Sculpture: There are longitudinals, which are faint, hairlike and sinuated, showing the old lines of growth. The whole surface has traces of faint, rounded, and irregular spirals. At the bottom of each whorl is a flat puckered band about 0.25 mm. broad, whose upper edge projects sharply, especially on the upper whorls, and whose lower edge is a slight narrow flange, which forms a sharp carina at the periphery. This band forms the upper border of the suture, which is further marginated below by two not continuous rounded threads occupying the top edge of each whorl. The base of the shell is covered by about fourteen rounded ridges and furrows, which are rather stronger toward the center, the last one, forming the edge of the umbilicus, being specially so.

Color: The surface is a dead slightly creamy white, formed by a thin calcareous layer through which the underlying nacre shines.

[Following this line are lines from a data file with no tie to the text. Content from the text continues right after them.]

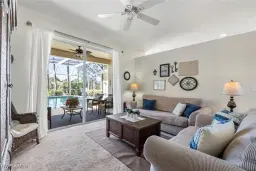 Picture of 719 Teton Ct, Naples, FL 34104
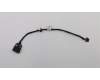 Lenovo 5C10J30918 CABLE DC-IN Cable C U31-70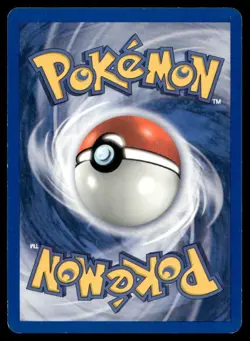 Yuka Morii Oddish 68/101 Hidden Legends Pokemon TCG - Image 2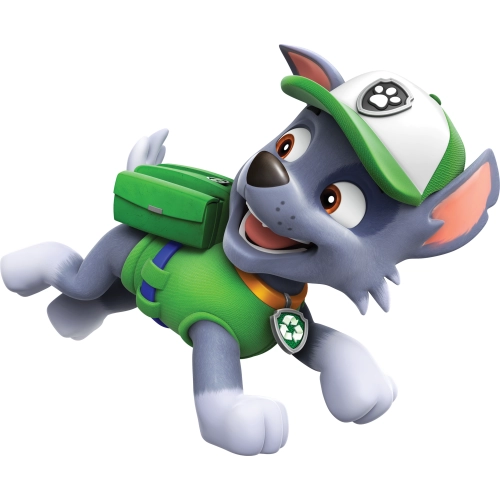 Rocky-Paw-Patrol-Clipart-Robnei-39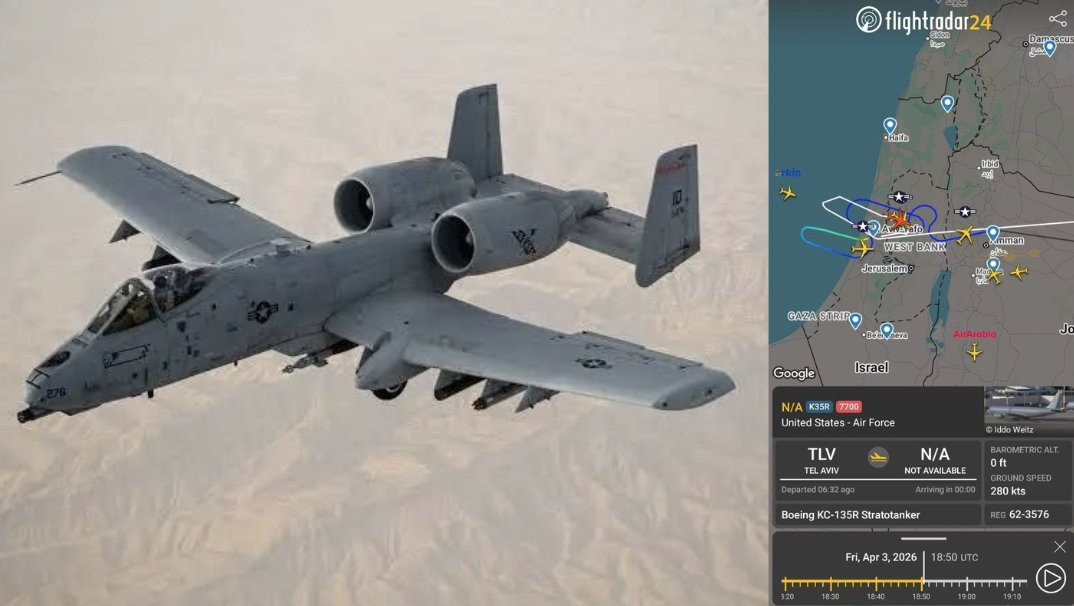 Ahmed Hassan 🇾🇪 أحمد حسن زيد tweet media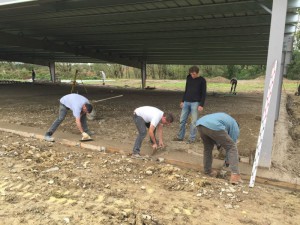 Photo 19-09-15 14 03 18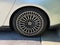 2023 Mercedes-Benz EQS 580 4MATIC®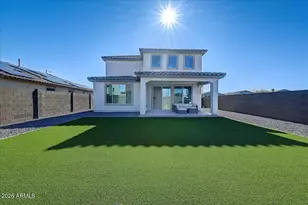 19892 W Badgett Ln, Litchfield Park, AZ 85340 - Photo 38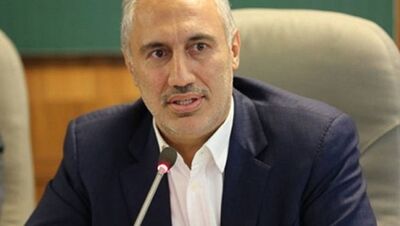 چرا متناسب‌سازی حقوق بازنشستگان به تاخیر افتاد؟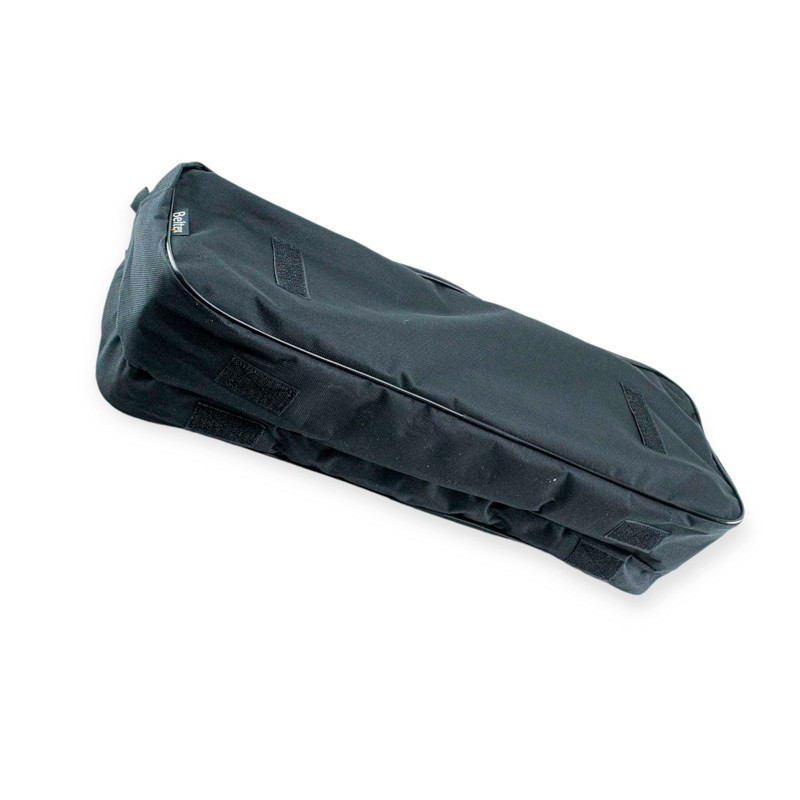 Сумка – органайзер у багажник nissan чорна Beltex Мукачево - фото 2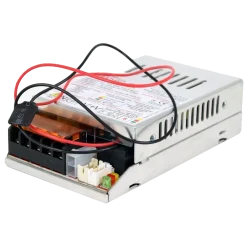 Faraday Electronics UPS 35W Smart ASCH ALU 24В Безперебійний блок живлення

The spire is high and conical. The apex broken. The 8 whorls (reckoning the first two as broken) show a slow and regular increase till the last, which enlarges rapidly. They are perfectly flat, with an upper and lower border, sharply angulated and carinated at the periphery, slightly convex but still very flat on the base, with a blunted angulated and carinated umbilical edge. The suture is linear, almost invisible, marginated above and below. The aperture is perpendicular, rhomboidal, with the columella and basal edges nearly equal, and the columella and outer lip nearly parallel. The outer lip is sharp and thin, not patulous, not descending, advancing at its junction with the body whorl, then retreating so as to form the broad open sinus, acute angled at the periphery, slightly arched across the base, nicked close to the point of the pillar. The columellar lip is arched, strengthened by a thin pad; reverted on the umbilicus so as to leave a slight groove behind it, it has a slight tooth in front. From the body whorl it bends very much over to the left, so as largely to cover the umbilicus, and then it curves over to the right to join the outer lip on the base at an obtuse angle. The umbilicus is small, oblique edged, funnel-shaped, nearly covered by the columellar lip, contracted within, scored with hair-like lines of growth.

==Distribution==
This species occurs off the mouth of La Plata, Uruguay at a depth of 3,500 m.